The prince just kind a fuckin stared at this crazy lunatic wwho wwas clearly stark ravvin bonkers but also… kind of… the saddest thing he’d evver seen or heard. This kid wwas practically radiatin caliginous oozins in a fuckin pitch courtship wwith himself. Did he really come all this fuckin wway just to die, that wwas the single most pathetic and deplorable thing the prince had evver had the fuckin misfortune to bear wwitness to an somewwhere deep inside him he felt a small pang of pity.
“I ain’t gonna cull you,” he murmured, careful to keep his tone neutral an wwith the appropriate levvel of distance befittin their interaction.
“YOU’RE NOT,” the mutantblood sounded and looked genuinely surprised, an for a moment his wwide eyes an slightly agape mouth gavve the prince an insight into howw the troll wwould look if he wwasn’t constantly scowwlin like an irritable wwoofbeast. Wwith his features softened, he actually looked fuckin decent an approachable, perhaps evven…
He coughed, lookin awway again so those stupid red eyes couldn’t captivvate him any more.
“I’m not,” he confirmed, turning his face to the inkstained night sky, “An it’s your lucky day ‘cause I ain’t havvin you arrested neither, brat.”
“WELL, WHY THE FUCK NOT,” the mutant demanded, soundin almost indignant of it.
“Because,” the prince said quietly, “I thinkk you’re kind a fuckin interestin an I ain’t nevver seen someone wwith such a bloody potent color in them before.”
“SO YOU WANT TO STUDY ME.” There wwas that note again, the brat takin the prince’s wwords to be as an insult and probably there wwas a bit of that in that the prince had the habit of bein kinda disdainful about shit but fuck remember he’s a prince okay.

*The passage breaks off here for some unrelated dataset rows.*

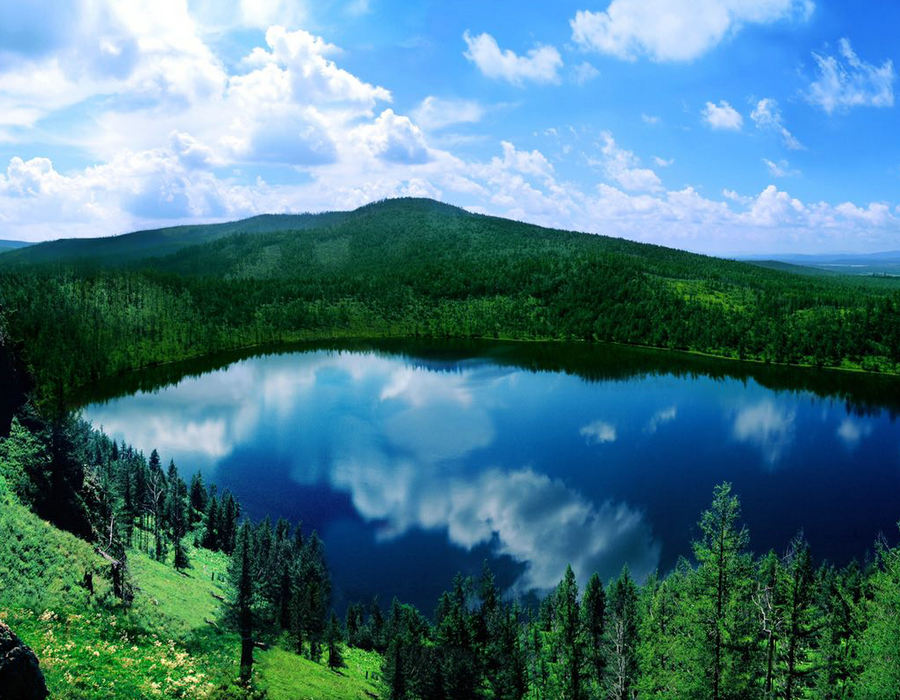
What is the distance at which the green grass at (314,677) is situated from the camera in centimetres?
3581

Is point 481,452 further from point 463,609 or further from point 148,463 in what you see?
point 148,463

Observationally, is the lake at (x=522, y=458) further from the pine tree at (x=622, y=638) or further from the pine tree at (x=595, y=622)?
the pine tree at (x=622, y=638)

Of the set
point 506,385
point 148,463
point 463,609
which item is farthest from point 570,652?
point 506,385

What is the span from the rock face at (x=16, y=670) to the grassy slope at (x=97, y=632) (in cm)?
436

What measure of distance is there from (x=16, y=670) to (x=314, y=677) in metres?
30.0

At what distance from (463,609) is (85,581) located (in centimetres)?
3483

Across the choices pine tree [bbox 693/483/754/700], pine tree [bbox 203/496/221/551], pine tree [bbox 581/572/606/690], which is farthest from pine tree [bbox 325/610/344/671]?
pine tree [bbox 693/483/754/700]

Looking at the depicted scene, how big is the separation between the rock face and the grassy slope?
4361 mm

“Wwell not so much study but yeah I’d kind a like to knoww more about you an such,” he said evventually, bein more candid an open than he originally intended. It seemed to him that this kid kneww a fuckin thing or twwo about bein lonely also, an maybe they could swwap stories an such an— wwhat wwas he evven thinkin. That wwas crazy. They wwere fuckin wworlds apart. But it couldn’t hurt to talk for a little wwhile, surely that wwouldn’t be an altogether bad thing.

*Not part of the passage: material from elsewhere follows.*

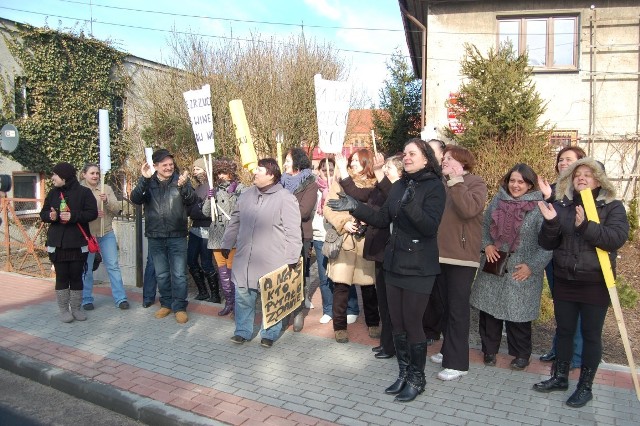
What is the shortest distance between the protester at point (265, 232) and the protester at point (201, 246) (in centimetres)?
150

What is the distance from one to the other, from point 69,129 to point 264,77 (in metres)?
7.11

The prince abruptly started wwalking, noddin silently for the other troll to follow him. Some wways dowwn the beach wwhen he didn’t hear footfall followin him he just assumed the dumb brat hadn’t heeded his royal invvitation - wwhat fuckin nervve again - but wwhen he glanced back he saww him some wways back shufflin after him just at a distance. He sat dowwn on a smooth flat rock to wwait for the shorter troll to catch up, wwhich might take him a wwhile on account a bein so short an havvin a much shorter stride an only evven shufflin noww at that. But the prince owwned this fuckin beach remember, so he had all the time there wwas.